ALF Songs


Q: Have you heard what they're doing to those poor animals?

A: Yes, it's horrible, and someone should do something about it, and that someone is us, and tonight's the night.


It is thought, in some circles, that the animals liberation movement was given a single spiritedness in 1977 when philosopher Peter Singer wrote the book Animal Liberation. Ten years later, Animal Liberation is the title of a compilation concept album put out by Wax Trax Records, and put together by the People for the Ethical Treatment of Animals (PETA), a direct action group based in Washington D.C.

The album is a collection of nine songs interspersed with a variety of informative messages. Lyrically, the songs on the album revolve around a single theme, that animals are not ours to eat, wear or experiment on. Musically, the album draws from a wonderfully diverse spectrum of talents. Boasting the work of recording artists such as Shriekback, Captain Sensible, Colourfield, Nina Hagen and Howard Jones, the album has everything from funky rap songs to melodic ballads to bouncy dance numbers to jagged experimental tunes.

Don't Kill the Animals, a single from the album, is a duet by the reigning queens of avant-garde vocals-oriented music, Nina Hagen and Lena Lovich. The song is being plugged as a dance number, but it's really more of a fun and funky sing-along. Lashing out against vivisection and meat-eating, the lyrics are sometimes informative ("A-a-a-animal testing is a dangerous game, our systems are different, we're not the same. It's a terrible risk so no surprise, we get wrong results - What about thalidomide?") and sometimes mystical ("Hey hey, doctor. Reincarnation. Would you like to come back as a laboratory rat?").

The offering by Shriekback is an anti-vivisection song called Hanging Fire (British slang for death row). Provocative, insightful lyrics are sometimes spoken, sometimes sung, sometimes hissed and sometimes screeched to the backdrop of energetic beats. The song calls for a resumption of personal responsibility when suffering is inflicted on other beings, supposedly for our benefit ("We share the guilt, carry the blood mark. We are together in this equality of shame.")

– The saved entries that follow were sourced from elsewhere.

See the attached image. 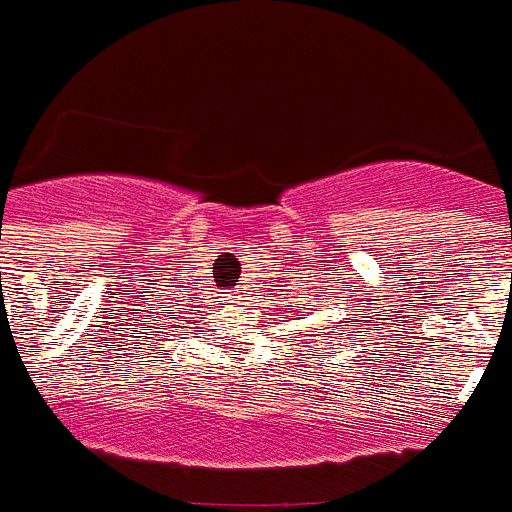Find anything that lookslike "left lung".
<instances>
[{
    "label": "left lung",
    "mask_w": 512,
    "mask_h": 512,
    "mask_svg": "<svg viewBox=\"0 0 512 512\" xmlns=\"http://www.w3.org/2000/svg\"><path fill=\"white\" fill-rule=\"evenodd\" d=\"M323 297H326V294H323ZM344 326H347V334H352V321H350V318H344Z\"/></svg>",
    "instance_id": "8db88e82"
}]
</instances>
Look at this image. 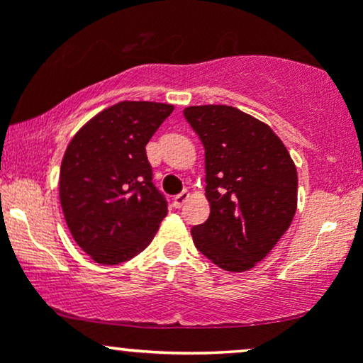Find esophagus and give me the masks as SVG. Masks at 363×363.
I'll list each match as a JSON object with an SVG mask.
<instances>
[{
  "label": "esophagus",
  "mask_w": 363,
  "mask_h": 363,
  "mask_svg": "<svg viewBox=\"0 0 363 363\" xmlns=\"http://www.w3.org/2000/svg\"><path fill=\"white\" fill-rule=\"evenodd\" d=\"M187 199H189V193H187V191H182V193L174 196V206L181 208L187 201Z\"/></svg>",
  "instance_id": "34e87169"
}]
</instances>
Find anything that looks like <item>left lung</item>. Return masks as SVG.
Masks as SVG:
<instances>
[{"mask_svg": "<svg viewBox=\"0 0 363 363\" xmlns=\"http://www.w3.org/2000/svg\"><path fill=\"white\" fill-rule=\"evenodd\" d=\"M205 147L210 216L191 228L218 268L247 272L281 239L297 210V169L268 124L230 106L186 107Z\"/></svg>", "mask_w": 363, "mask_h": 363, "instance_id": "obj_1", "label": "left lung"}]
</instances>
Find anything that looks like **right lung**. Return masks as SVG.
Here are the masks:
<instances>
[{
    "label": "right lung",
    "mask_w": 363,
    "mask_h": 363,
    "mask_svg": "<svg viewBox=\"0 0 363 363\" xmlns=\"http://www.w3.org/2000/svg\"><path fill=\"white\" fill-rule=\"evenodd\" d=\"M172 111L170 104L119 102L69 141L60 172L61 208L74 242L95 262L135 257L167 215L145 147Z\"/></svg>",
    "instance_id": "add662e5"
}]
</instances>
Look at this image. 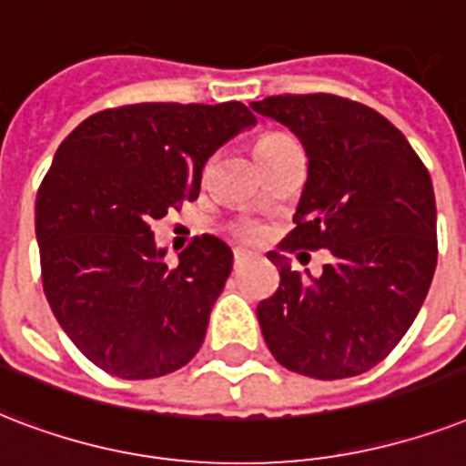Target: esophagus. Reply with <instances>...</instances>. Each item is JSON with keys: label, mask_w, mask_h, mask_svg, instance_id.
I'll use <instances>...</instances> for the list:
<instances>
[{"label": "esophagus", "mask_w": 466, "mask_h": 466, "mask_svg": "<svg viewBox=\"0 0 466 466\" xmlns=\"http://www.w3.org/2000/svg\"><path fill=\"white\" fill-rule=\"evenodd\" d=\"M250 258H252L250 252L236 250V252H233V265H236V267H243L245 262H248V259H250Z\"/></svg>", "instance_id": "esophagus-1"}]
</instances>
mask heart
Masks as SVG:
<instances>
[{
    "mask_svg": "<svg viewBox=\"0 0 466 466\" xmlns=\"http://www.w3.org/2000/svg\"><path fill=\"white\" fill-rule=\"evenodd\" d=\"M289 136H284V133H267V136H262V138L258 140V146H255V153H265V150H269L272 146H277V143H282V140H287ZM240 236L245 238H258L259 236V228L255 226V223H243L240 226Z\"/></svg>",
    "mask_w": 466,
    "mask_h": 466,
    "instance_id": "obj_1",
    "label": "heart"
}]
</instances>
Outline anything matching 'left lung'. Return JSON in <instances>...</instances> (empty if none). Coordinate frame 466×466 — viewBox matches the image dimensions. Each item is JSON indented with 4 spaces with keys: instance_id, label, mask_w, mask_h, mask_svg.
I'll list each match as a JSON object with an SVG mask.
<instances>
[{
    "instance_id": "8db88e82",
    "label": "left lung",
    "mask_w": 466,
    "mask_h": 466,
    "mask_svg": "<svg viewBox=\"0 0 466 466\" xmlns=\"http://www.w3.org/2000/svg\"><path fill=\"white\" fill-rule=\"evenodd\" d=\"M250 109L287 126L309 157L297 228L267 252L279 269V289L258 306L267 348L304 377H357L399 345L431 289V175L403 133L364 104L284 95ZM301 247L331 250L320 278L290 269L286 252Z\"/></svg>"
}]
</instances>
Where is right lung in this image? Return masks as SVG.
I'll return each instance as SVG.
<instances>
[{
  "instance_id": "add662e5",
  "label": "right lung",
  "mask_w": 466,
  "mask_h": 466,
  "mask_svg": "<svg viewBox=\"0 0 466 466\" xmlns=\"http://www.w3.org/2000/svg\"><path fill=\"white\" fill-rule=\"evenodd\" d=\"M255 124L240 102L131 104L60 143L35 197L43 291L96 367L155 380L197 355L233 250L201 236L169 267L150 223L197 199L208 157Z\"/></svg>"
}]
</instances>
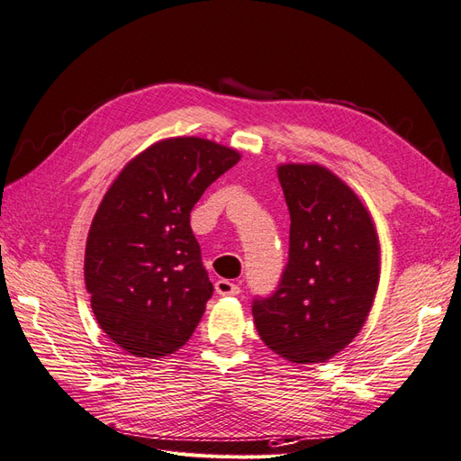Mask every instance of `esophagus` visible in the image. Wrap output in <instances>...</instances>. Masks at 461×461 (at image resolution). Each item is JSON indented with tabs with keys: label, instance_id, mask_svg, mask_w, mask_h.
Listing matches in <instances>:
<instances>
[{
	"label": "esophagus",
	"instance_id": "obj_1",
	"mask_svg": "<svg viewBox=\"0 0 461 461\" xmlns=\"http://www.w3.org/2000/svg\"><path fill=\"white\" fill-rule=\"evenodd\" d=\"M215 289L219 295H239L240 294V285L234 282H229V279H219L215 284Z\"/></svg>",
	"mask_w": 461,
	"mask_h": 461
}]
</instances>
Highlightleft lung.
Returning a JSON list of instances; mask_svg holds the SVG:
<instances>
[{
  "label": "left lung",
  "instance_id": "8db88e82",
  "mask_svg": "<svg viewBox=\"0 0 461 461\" xmlns=\"http://www.w3.org/2000/svg\"><path fill=\"white\" fill-rule=\"evenodd\" d=\"M289 207V254L274 294L252 301L260 339L294 364L327 362L374 305L379 240L367 209L317 164L277 167Z\"/></svg>",
  "mask_w": 461,
  "mask_h": 461
}]
</instances>
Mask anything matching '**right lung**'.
Returning <instances> with one entry per match:
<instances>
[{"mask_svg": "<svg viewBox=\"0 0 461 461\" xmlns=\"http://www.w3.org/2000/svg\"><path fill=\"white\" fill-rule=\"evenodd\" d=\"M240 160L197 137L167 139L131 160L107 189L86 244V287L99 327L139 357L174 354L212 295L189 212Z\"/></svg>", "mask_w": 461, "mask_h": 461, "instance_id": "add662e5", "label": "right lung"}]
</instances>
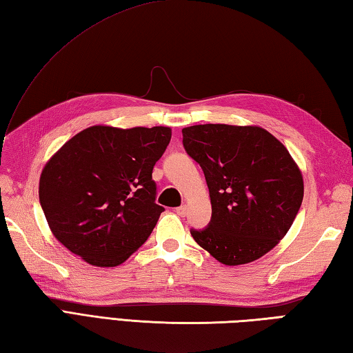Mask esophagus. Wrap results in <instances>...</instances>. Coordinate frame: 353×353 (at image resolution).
<instances>
[{
  "label": "esophagus",
  "mask_w": 353,
  "mask_h": 353,
  "mask_svg": "<svg viewBox=\"0 0 353 353\" xmlns=\"http://www.w3.org/2000/svg\"><path fill=\"white\" fill-rule=\"evenodd\" d=\"M176 212H177V215L186 216V215H188V206H186V205L179 206V208H176Z\"/></svg>",
  "instance_id": "obj_1"
}]
</instances>
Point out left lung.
I'll use <instances>...</instances> for the list:
<instances>
[{"label":"left lung","instance_id":"obj_1","mask_svg":"<svg viewBox=\"0 0 353 353\" xmlns=\"http://www.w3.org/2000/svg\"><path fill=\"white\" fill-rule=\"evenodd\" d=\"M182 134L212 205L211 221L191 229L192 238L226 265L264 256L290 230L303 200L302 172L288 150L253 125L200 124Z\"/></svg>","mask_w":353,"mask_h":353}]
</instances>
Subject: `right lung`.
Returning <instances> with one entry per match:
<instances>
[{
	"label": "right lung",
	"mask_w": 353,
	"mask_h": 353,
	"mask_svg": "<svg viewBox=\"0 0 353 353\" xmlns=\"http://www.w3.org/2000/svg\"><path fill=\"white\" fill-rule=\"evenodd\" d=\"M170 139V127L108 125L71 138L45 165L39 181L52 235L91 265L123 264L165 211L156 203L152 172Z\"/></svg>",
	"instance_id": "add662e5"
}]
</instances>
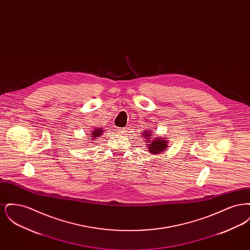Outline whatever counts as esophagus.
<instances>
[{
  "instance_id": "esophagus-1",
  "label": "esophagus",
  "mask_w": 250,
  "mask_h": 250,
  "mask_svg": "<svg viewBox=\"0 0 250 250\" xmlns=\"http://www.w3.org/2000/svg\"><path fill=\"white\" fill-rule=\"evenodd\" d=\"M118 132H119L120 134H123V133L125 132V128H119Z\"/></svg>"
}]
</instances>
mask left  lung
Segmentation results:
<instances>
[{"mask_svg": "<svg viewBox=\"0 0 250 250\" xmlns=\"http://www.w3.org/2000/svg\"><path fill=\"white\" fill-rule=\"evenodd\" d=\"M143 135H144L143 137H146L144 141H150L151 140L150 136H153V135H151V132H149V131H146V133L143 131ZM149 143L148 144L149 145V147H148L149 152L151 154H155V155L164 151V149H166V147L167 146V141L165 139H161V138H157V139L154 140L152 143Z\"/></svg>", "mask_w": 250, "mask_h": 250, "instance_id": "obj_1", "label": "left lung"}]
</instances>
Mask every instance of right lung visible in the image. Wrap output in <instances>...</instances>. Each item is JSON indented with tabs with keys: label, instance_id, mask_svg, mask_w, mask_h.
<instances>
[{
	"label": "right lung",
	"instance_id": "1",
	"mask_svg": "<svg viewBox=\"0 0 250 250\" xmlns=\"http://www.w3.org/2000/svg\"><path fill=\"white\" fill-rule=\"evenodd\" d=\"M102 131H103L102 129H96V130L94 131V132L92 133V135H93L92 137H93V138H96V137H98L99 135H101V134L103 133Z\"/></svg>",
	"mask_w": 250,
	"mask_h": 250
}]
</instances>
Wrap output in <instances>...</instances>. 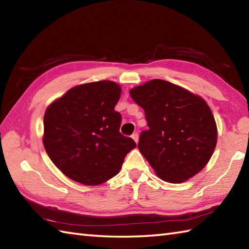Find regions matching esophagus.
Listing matches in <instances>:
<instances>
[{
    "instance_id": "1",
    "label": "esophagus",
    "mask_w": 249,
    "mask_h": 249,
    "mask_svg": "<svg viewBox=\"0 0 249 249\" xmlns=\"http://www.w3.org/2000/svg\"><path fill=\"white\" fill-rule=\"evenodd\" d=\"M131 138H133V139L135 140L136 143H138V138H139V135H138V133H135V134L131 135Z\"/></svg>"
}]
</instances>
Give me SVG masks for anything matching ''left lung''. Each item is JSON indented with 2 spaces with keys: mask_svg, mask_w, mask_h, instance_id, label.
<instances>
[{
  "mask_svg": "<svg viewBox=\"0 0 249 249\" xmlns=\"http://www.w3.org/2000/svg\"><path fill=\"white\" fill-rule=\"evenodd\" d=\"M144 110L149 129L141 131L138 147L156 174L182 183L202 170L212 157L217 129L204 100L160 79L130 89Z\"/></svg>",
  "mask_w": 249,
  "mask_h": 249,
  "instance_id": "left-lung-1",
  "label": "left lung"
}]
</instances>
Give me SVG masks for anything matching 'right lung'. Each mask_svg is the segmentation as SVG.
Returning a JSON list of instances; mask_svg holds the SVG:
<instances>
[{"label":"right lung","mask_w":249,"mask_h":249,"mask_svg":"<svg viewBox=\"0 0 249 249\" xmlns=\"http://www.w3.org/2000/svg\"><path fill=\"white\" fill-rule=\"evenodd\" d=\"M121 88L112 81L81 84L47 108L44 146L52 162L72 181L98 185L119 173L136 142L120 133L114 110Z\"/></svg>","instance_id":"obj_1"}]
</instances>
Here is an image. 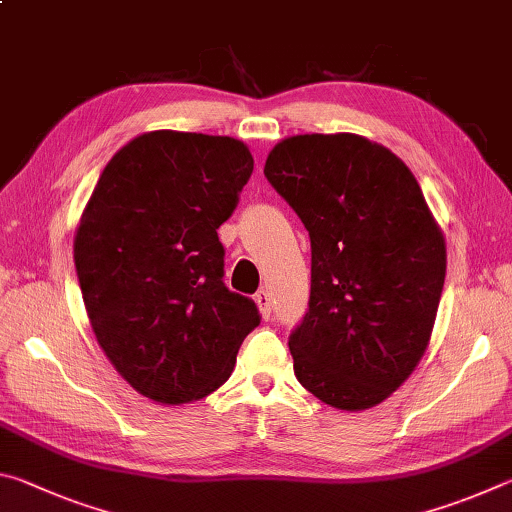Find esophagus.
<instances>
[{
  "mask_svg": "<svg viewBox=\"0 0 512 512\" xmlns=\"http://www.w3.org/2000/svg\"><path fill=\"white\" fill-rule=\"evenodd\" d=\"M255 302H257V307H259V314H262V318L264 320H268L271 318V293H268V289H259L257 293H255Z\"/></svg>",
  "mask_w": 512,
  "mask_h": 512,
  "instance_id": "esophagus-1",
  "label": "esophagus"
}]
</instances>
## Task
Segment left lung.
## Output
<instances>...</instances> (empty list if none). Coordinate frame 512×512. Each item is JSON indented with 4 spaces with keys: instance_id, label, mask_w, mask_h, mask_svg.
Returning a JSON list of instances; mask_svg holds the SVG:
<instances>
[{
    "instance_id": "1",
    "label": "left lung",
    "mask_w": 512,
    "mask_h": 512,
    "mask_svg": "<svg viewBox=\"0 0 512 512\" xmlns=\"http://www.w3.org/2000/svg\"><path fill=\"white\" fill-rule=\"evenodd\" d=\"M264 176L311 239L309 311L289 336L293 372L320 402H384L427 350L447 248L411 169L354 133L293 135Z\"/></svg>"
}]
</instances>
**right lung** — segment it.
<instances>
[{
    "mask_svg": "<svg viewBox=\"0 0 512 512\" xmlns=\"http://www.w3.org/2000/svg\"><path fill=\"white\" fill-rule=\"evenodd\" d=\"M235 137L151 131L112 155L74 237L92 332L112 366L158 404H187L232 375L259 325L223 284L219 225L253 173Z\"/></svg>",
    "mask_w": 512,
    "mask_h": 512,
    "instance_id": "1",
    "label": "right lung"
}]
</instances>
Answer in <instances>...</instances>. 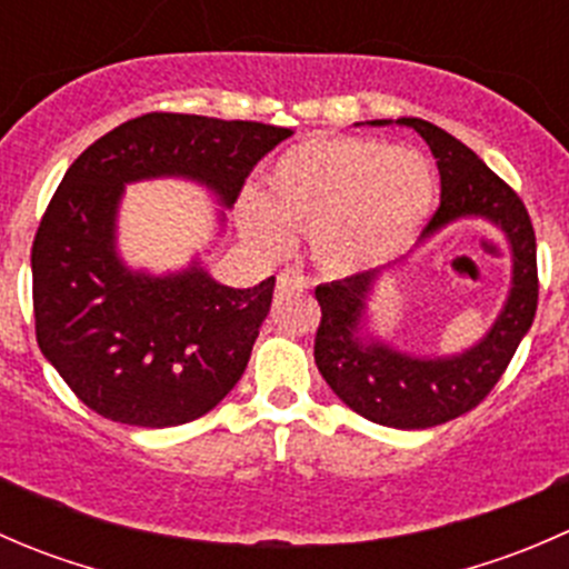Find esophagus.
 Here are the masks:
<instances>
[{
  "label": "esophagus",
  "instance_id": "obj_1",
  "mask_svg": "<svg viewBox=\"0 0 569 569\" xmlns=\"http://www.w3.org/2000/svg\"><path fill=\"white\" fill-rule=\"evenodd\" d=\"M274 289H278L280 297H283V295H300V291L308 289V280L302 278L297 269H283V272L278 274V286H274Z\"/></svg>",
  "mask_w": 569,
  "mask_h": 569
}]
</instances>
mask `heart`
Here are the masks:
<instances>
[{"mask_svg": "<svg viewBox=\"0 0 569 569\" xmlns=\"http://www.w3.org/2000/svg\"><path fill=\"white\" fill-rule=\"evenodd\" d=\"M432 200V168L418 153L355 137H313L274 159L261 200H244L239 220L269 252L286 248V231L311 233L321 267L355 272L405 250Z\"/></svg>", "mask_w": 569, "mask_h": 569, "instance_id": "b5f03b06", "label": "heart"}]
</instances>
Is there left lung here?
Listing matches in <instances>:
<instances>
[{
    "label": "left lung",
    "mask_w": 569,
    "mask_h": 569,
    "mask_svg": "<svg viewBox=\"0 0 569 569\" xmlns=\"http://www.w3.org/2000/svg\"><path fill=\"white\" fill-rule=\"evenodd\" d=\"M386 126L388 120H369ZM438 159L440 206L421 239L457 220L479 217L507 237L512 289L490 330L446 358L407 355L369 332L366 313L380 269L317 286L321 321L313 358L327 386L358 416L393 429H427L473 410L496 388L537 313V239L523 200L468 146L421 118H399Z\"/></svg>",
    "instance_id": "8db88e82"
}]
</instances>
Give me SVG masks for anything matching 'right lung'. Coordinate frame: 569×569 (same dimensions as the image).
Here are the masks:
<instances>
[{
    "instance_id": "obj_1",
    "label": "right lung",
    "mask_w": 569,
    "mask_h": 569,
    "mask_svg": "<svg viewBox=\"0 0 569 569\" xmlns=\"http://www.w3.org/2000/svg\"><path fill=\"white\" fill-rule=\"evenodd\" d=\"M295 131L256 120L148 112L68 168L32 242V306L43 358L79 401L129 427H178L220 405L248 369L274 278L222 286L129 269L114 244L126 183L189 178L237 203L250 170Z\"/></svg>"
}]
</instances>
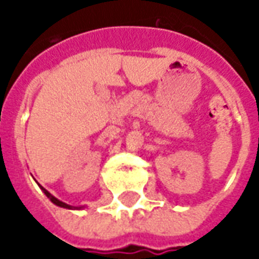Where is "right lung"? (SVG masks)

Monkey in the Bin, by the British group Attrition, is preceded by PETA co-founder Alex Pacheco's announcement, "We want the public to know the truth - that our government is running concentration camps for animals." An offering of punk psychadelia, the piece successfully transcends whatever physical barriers exist, to make the listener actually feel the pathetic isolation of the animals that are held captive in laboratories. Death, the song suggests, is a more desirable fate than the various tortures endured by the animals ("Please let me out, 'cause I'd like to die.").

Silent Cry is a melancholic piece by the British industrial band Chris and Cosy. Focusing on the individual suffering of individual animals, whose entire lives consist of hellish brutality and whose only liberation comes through death, the song mournfully pours out:
"Is it true what they say about love/the sweet smell of life/the cold smell of blood/come together in my last glimpse of life/take me into my dreams."